If there is a leak in those paths, I'd suspect POST /apiv2/tasks/create/file/ and GET /apiv2/tasks/get/report//lite/zip/.

FWIW you can get a quick sense of memory just by looking at the systemctl status output:

If you can narrow it down a bit more, it should be pretty easy to debug.
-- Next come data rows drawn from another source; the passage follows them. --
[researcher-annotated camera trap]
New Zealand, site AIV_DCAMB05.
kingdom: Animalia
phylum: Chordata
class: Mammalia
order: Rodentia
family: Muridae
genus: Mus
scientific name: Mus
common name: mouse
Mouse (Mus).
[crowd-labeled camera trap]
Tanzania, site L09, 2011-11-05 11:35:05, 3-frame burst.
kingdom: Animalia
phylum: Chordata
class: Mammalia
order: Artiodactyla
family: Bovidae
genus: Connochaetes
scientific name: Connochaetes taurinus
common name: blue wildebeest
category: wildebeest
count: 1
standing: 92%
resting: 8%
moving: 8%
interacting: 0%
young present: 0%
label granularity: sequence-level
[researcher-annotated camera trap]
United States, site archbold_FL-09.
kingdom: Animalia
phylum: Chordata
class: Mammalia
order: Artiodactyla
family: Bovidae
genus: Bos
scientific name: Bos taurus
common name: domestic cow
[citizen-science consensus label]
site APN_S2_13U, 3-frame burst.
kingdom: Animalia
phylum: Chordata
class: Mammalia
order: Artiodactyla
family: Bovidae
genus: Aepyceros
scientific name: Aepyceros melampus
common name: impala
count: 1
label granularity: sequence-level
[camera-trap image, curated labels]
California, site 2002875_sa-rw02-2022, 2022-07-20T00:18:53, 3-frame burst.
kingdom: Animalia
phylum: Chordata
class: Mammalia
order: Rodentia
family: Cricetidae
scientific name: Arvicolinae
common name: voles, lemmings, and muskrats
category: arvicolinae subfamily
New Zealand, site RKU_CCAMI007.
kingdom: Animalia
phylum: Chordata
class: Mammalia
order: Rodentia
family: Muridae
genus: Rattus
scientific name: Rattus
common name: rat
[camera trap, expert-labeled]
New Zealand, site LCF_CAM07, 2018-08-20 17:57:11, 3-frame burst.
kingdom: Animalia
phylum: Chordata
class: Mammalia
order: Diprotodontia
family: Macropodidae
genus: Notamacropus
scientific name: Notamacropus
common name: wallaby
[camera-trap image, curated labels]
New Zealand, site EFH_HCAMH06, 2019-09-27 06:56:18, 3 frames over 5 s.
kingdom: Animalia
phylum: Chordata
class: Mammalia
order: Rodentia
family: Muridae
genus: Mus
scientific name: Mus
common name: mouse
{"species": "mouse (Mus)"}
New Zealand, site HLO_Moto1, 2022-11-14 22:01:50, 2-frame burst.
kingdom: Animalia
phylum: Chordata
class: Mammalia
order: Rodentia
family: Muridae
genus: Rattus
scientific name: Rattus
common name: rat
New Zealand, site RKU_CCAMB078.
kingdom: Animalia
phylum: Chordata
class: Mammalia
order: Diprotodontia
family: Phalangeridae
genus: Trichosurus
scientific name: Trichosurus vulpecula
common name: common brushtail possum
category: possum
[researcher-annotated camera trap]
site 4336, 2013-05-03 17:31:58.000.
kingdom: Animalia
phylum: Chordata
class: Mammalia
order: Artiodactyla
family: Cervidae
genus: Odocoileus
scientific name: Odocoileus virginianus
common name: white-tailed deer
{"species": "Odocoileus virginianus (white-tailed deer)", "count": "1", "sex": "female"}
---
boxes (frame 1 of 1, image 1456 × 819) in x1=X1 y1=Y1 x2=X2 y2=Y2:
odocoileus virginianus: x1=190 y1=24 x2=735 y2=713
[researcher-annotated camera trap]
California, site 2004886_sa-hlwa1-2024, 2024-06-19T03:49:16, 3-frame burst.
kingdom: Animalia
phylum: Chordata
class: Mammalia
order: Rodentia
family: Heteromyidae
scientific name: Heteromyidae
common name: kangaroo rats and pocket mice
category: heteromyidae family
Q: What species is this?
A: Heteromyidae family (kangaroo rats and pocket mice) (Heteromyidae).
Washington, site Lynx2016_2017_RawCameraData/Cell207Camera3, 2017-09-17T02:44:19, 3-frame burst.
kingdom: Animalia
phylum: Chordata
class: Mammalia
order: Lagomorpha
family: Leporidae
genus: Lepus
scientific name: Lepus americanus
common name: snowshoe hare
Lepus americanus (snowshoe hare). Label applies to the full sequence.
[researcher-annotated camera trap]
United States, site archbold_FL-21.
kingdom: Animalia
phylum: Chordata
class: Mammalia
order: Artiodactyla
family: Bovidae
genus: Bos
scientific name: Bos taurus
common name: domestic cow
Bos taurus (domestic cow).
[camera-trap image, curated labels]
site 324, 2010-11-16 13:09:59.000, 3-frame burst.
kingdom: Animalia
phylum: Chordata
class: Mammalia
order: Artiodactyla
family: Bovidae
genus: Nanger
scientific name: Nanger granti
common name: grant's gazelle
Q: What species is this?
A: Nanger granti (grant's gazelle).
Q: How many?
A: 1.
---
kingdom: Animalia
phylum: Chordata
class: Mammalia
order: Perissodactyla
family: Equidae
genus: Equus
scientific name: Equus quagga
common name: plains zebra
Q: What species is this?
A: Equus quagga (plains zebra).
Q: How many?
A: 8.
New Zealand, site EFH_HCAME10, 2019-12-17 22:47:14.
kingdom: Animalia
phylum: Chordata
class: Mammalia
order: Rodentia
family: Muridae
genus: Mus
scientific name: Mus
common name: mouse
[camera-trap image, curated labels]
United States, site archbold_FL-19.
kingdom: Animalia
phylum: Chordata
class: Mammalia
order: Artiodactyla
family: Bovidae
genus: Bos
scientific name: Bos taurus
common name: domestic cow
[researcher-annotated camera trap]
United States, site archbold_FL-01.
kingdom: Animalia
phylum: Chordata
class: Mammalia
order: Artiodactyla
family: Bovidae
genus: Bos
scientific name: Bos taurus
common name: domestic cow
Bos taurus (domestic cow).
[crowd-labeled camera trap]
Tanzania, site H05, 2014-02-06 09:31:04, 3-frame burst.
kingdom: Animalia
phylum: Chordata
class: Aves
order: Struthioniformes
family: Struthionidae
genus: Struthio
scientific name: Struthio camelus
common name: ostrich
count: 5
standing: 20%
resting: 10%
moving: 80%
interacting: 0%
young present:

Toss some Python debugging symbols in there and wrap the whole thing in Valgrind:

$ sudo apt install python3-dbg valgrind
$ valgrind --tool=memcheck --leak-check=yes --log-file=whats-eating-gilbert-cape.log /usr/bin/python3 -m poetry run python manage.py runserver_plus 0.0.0.0:8000 --traceback --keep-meta-shutdown

doomedraven · Answer 7 · Wed Jan 11 2023 16:24:32 GMT+0800 (China Standard Time)

Im checking this now with https://github.com/bloomberg/memray and https://github.com/bloomberg/pytest-memray

doomedraven · Answer 8 · Wed Jan 11 2023 18:04:12 GMT+0800 (China Standard Time)

i can't reproduce it. Kevin do you want to help test this or we can close it as you have solved it with uwsgi?

Kevin · Answer 9 · Wed Jan 11 2023 21:42:30 GMT+0800 (China Standard Time)

i can't reproduce it. Kevin do you want to help test this or we can close it as you have solved it with uwsgi?

I don't have the cycles to test this out, so we can close this ticket as long as people are aware that UWSGI is the preferred method of running the API.